This is actually an MPA requirement, and accoring to *protocol* specs
having the active side send a zero length RDMA Write should be able
to fix the problem. However there is language in the RDMAC verbs that
clearly implies that the active side must Send something, and that an
RDMA Write is insufficient.

Therefore, the only truly safe thing for an iWARP btl to do (or a
udapl btl since that is also an iWARP btl) is to have the active
layer send an MPI Layer "nop" of some kind immediately after 
establishing the connection if there is nothing else to send.





Re: [OMPI devel] [ofa-general] Re: OMPI over ofed udapl - bugs opened

2007-05-09 Thread Jeff Squyres

I talked with Steve a bunch on the phone about this.

1. This "connector must RDMA first" issue is an iWARP restriction --  
it's not specific to udapl or verbs.  For example, if you try to use  
udapl with iWARP on Solaris, you'll have the same issue (I have no  
idea whether you have iWARP drivers in Solaris or not).


2. Per his prior e-mail (which I didn't fully grok until I talked to  
him), using the RDMA CM in the openib BTL will not magically fix this  
issue for us.


3. So for any of the BTLs to support iWARP -- regardless of  
underlying protocol or OS -- they are going to have to obey this  
restriction.

(Records from a data source)

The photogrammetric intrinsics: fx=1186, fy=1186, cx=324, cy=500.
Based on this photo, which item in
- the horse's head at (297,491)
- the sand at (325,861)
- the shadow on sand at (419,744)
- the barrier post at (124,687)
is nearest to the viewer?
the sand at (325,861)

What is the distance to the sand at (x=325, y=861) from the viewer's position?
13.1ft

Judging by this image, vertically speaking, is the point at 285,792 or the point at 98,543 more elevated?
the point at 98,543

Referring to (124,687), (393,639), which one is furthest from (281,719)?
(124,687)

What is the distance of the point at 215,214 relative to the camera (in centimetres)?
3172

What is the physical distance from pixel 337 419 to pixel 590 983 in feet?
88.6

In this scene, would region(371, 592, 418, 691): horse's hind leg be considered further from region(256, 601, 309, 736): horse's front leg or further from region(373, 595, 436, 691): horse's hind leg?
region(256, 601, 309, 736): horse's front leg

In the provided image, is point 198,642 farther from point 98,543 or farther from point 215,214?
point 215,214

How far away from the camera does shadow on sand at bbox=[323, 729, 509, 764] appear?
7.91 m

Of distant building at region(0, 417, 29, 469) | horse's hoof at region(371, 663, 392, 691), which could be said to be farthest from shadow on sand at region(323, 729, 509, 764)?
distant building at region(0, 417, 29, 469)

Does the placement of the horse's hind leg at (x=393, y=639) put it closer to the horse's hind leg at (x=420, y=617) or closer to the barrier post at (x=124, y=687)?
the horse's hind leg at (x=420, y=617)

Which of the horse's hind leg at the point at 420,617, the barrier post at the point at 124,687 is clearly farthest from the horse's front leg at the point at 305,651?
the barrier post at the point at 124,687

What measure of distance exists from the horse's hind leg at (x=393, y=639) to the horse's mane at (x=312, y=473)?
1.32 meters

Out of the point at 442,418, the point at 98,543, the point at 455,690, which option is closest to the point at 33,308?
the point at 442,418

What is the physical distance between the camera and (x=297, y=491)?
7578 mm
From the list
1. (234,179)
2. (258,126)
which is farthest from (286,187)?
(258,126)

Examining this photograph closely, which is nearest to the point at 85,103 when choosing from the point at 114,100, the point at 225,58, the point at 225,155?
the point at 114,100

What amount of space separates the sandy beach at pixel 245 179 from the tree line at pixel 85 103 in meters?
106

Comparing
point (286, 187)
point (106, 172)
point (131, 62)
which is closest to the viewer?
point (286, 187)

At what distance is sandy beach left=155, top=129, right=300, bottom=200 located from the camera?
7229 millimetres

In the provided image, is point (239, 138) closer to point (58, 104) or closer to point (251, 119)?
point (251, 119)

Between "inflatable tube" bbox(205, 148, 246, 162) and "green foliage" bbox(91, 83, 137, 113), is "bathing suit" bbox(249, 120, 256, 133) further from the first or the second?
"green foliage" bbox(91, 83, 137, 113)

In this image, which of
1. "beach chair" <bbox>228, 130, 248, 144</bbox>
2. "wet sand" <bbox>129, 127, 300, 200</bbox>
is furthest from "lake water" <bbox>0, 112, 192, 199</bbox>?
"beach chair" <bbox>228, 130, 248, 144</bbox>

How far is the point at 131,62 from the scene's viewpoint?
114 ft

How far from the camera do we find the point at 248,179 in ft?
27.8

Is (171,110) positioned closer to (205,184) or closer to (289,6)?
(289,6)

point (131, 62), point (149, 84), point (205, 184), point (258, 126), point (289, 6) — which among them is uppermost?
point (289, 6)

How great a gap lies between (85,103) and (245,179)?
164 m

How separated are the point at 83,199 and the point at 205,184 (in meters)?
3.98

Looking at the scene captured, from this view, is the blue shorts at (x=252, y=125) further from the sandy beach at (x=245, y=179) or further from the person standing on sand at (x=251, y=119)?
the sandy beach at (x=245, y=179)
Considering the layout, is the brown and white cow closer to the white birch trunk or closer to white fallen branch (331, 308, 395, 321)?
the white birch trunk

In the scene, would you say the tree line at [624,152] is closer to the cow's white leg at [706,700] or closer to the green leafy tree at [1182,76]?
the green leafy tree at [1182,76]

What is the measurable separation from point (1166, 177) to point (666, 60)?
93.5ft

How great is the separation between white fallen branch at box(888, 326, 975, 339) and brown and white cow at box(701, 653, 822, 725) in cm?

WRITTEN EXERCISE = Continue the mailing-list thread about the iWARP connection restriction in Open MPI, picking up right after its final sentence.

RESULT =
4. Luckily, in iWARP, the restriction can be met by either send/ 
receive semantics *or* RDMA semantics.  You don't have to  
specifically use RDMA verbs semantics, for example.  This is good  
because of the way that OMPI works (the first fragment that will be  
transmitted is pretty much guaranteed to be a send/receive fragment,  
not an RDMA fragment) -- it makes the logistics slightly simpler.


Galen Shipman and I talked about this a bit and suggest the following:

- During the connection dance (probably for both the udapl and openib  
BTLs), whichever peer ends up being the connection initiator (don't  
forget about the race condition where 2 peers may simultaneously  
decide to initiate -- this case is handled properly in the OMPI code;  
but just make sure you modify the side that ends up being actual  
initiator), they can send their pending fragment immediately (and  
Steve is right that there will always be a pending fragment, because  
OMPI doesn't make a connection until the first send).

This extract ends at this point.